Wesley Hoch graduated from the Maine Maritime Academy in 1953, served for a year in the Merchant Marines, then joined the U.S. Navy. He went to Vietnam in 1962 and served for eighteeen months as an adviser to the South Vietnamese Navy’s 4th Coastal District Junk Force in Phu Quoc.
“He is a strange mixture of soldier, sailor, dentist, mechanic, linguist (he speaks a fractured Vietnamese), doctor, and teacher,” the journalist Orville Schell wrote in the Boston Globe in 1963. “This rare dedication has one visible side effect among the sincere and grateful Vietnamese: to them, Dai Wei Hoch already is a living legend.”
Dai Wei (“chief”) Hoch died in 2004. He had been working on a book about his experiences in Vietnam.

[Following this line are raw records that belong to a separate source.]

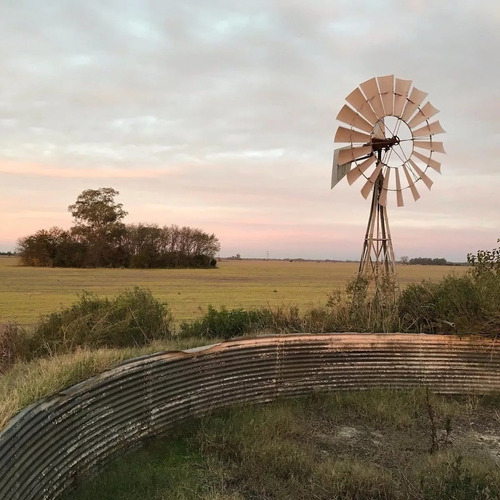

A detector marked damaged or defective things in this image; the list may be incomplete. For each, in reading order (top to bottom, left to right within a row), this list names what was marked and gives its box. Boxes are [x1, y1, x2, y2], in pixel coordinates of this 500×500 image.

rusty metal wall [0, 334, 498, 498]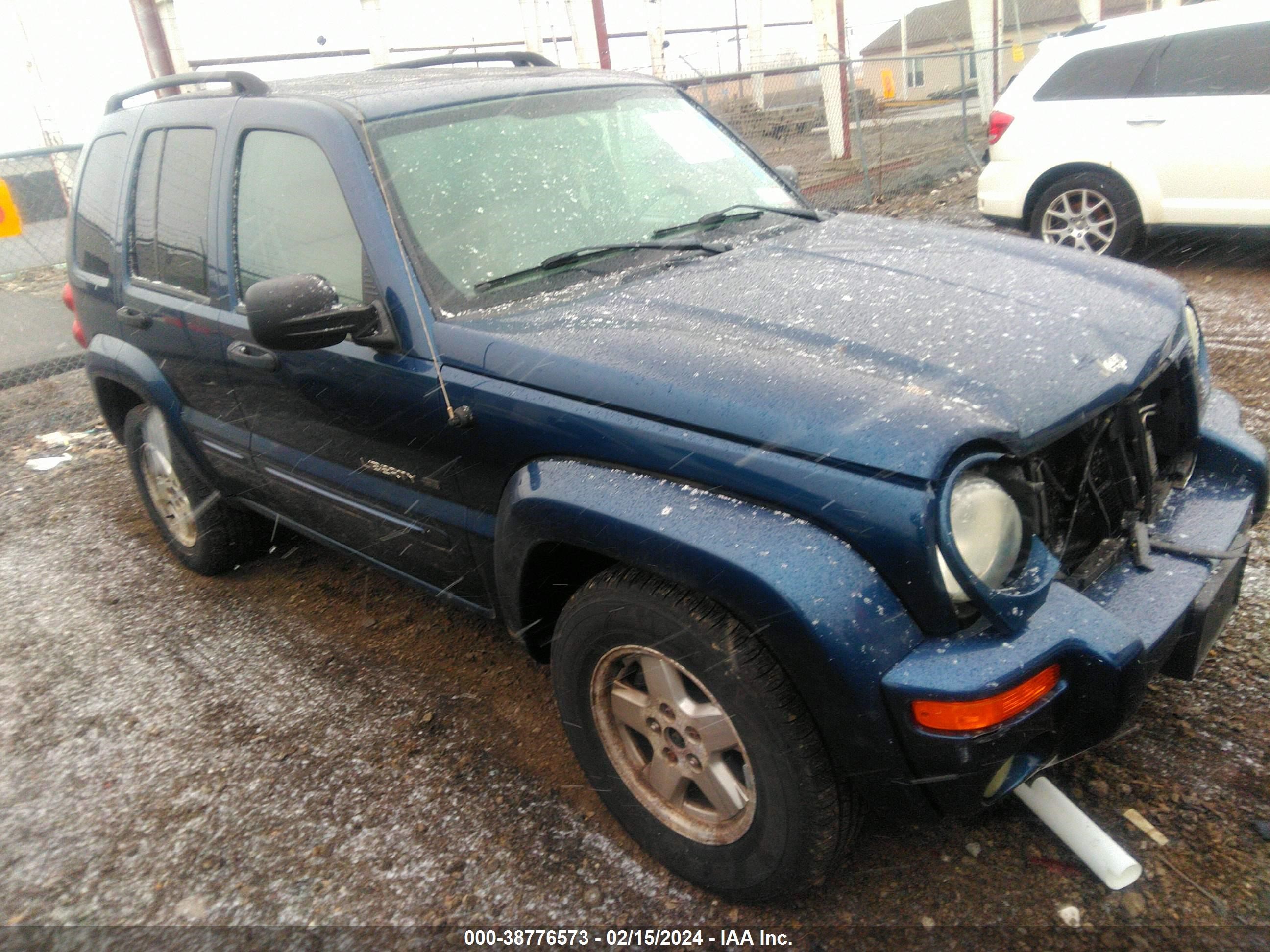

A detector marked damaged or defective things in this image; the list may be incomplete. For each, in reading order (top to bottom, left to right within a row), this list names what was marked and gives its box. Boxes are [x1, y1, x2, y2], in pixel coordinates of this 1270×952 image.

damaged front bumper [879, 391, 1265, 817]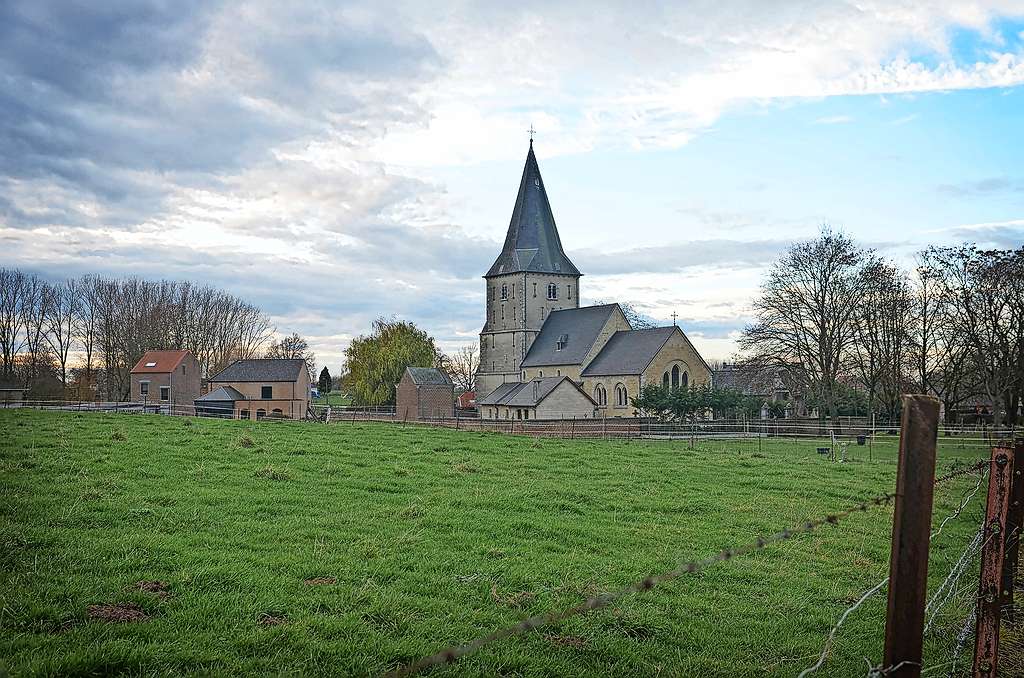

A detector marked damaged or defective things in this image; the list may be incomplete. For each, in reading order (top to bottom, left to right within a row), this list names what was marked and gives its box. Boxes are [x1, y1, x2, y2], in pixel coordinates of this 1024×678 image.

rusty metal fence post [880, 395, 942, 675]
rusty metal fence post [970, 444, 1011, 675]
rusty metal fence post [1007, 438, 1024, 630]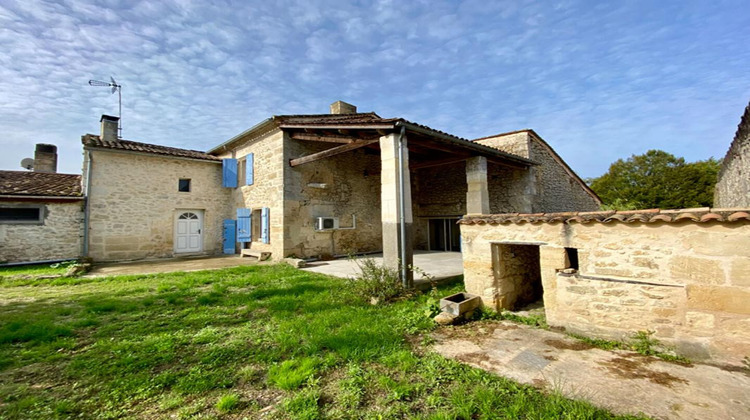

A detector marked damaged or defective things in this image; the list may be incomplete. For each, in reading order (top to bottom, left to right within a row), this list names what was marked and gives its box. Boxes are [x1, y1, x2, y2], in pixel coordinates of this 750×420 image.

His brother David and his wife Isobel worked with that manuscript and in 2009 produced Dai Uy Hoch: “A Legend in Remote Seas” (Xulon Press, 444 pp., $22.99, paper), Wes Hoch’s memoir that also contains quotes from other Vietnam veterans who served with him.
It’s a readable book, filled with a good deal of reconstructed dialogue, that reveals a deeply religious man who was dedicated to the Vietnamese people, and who worked during his entire tour to better their lives.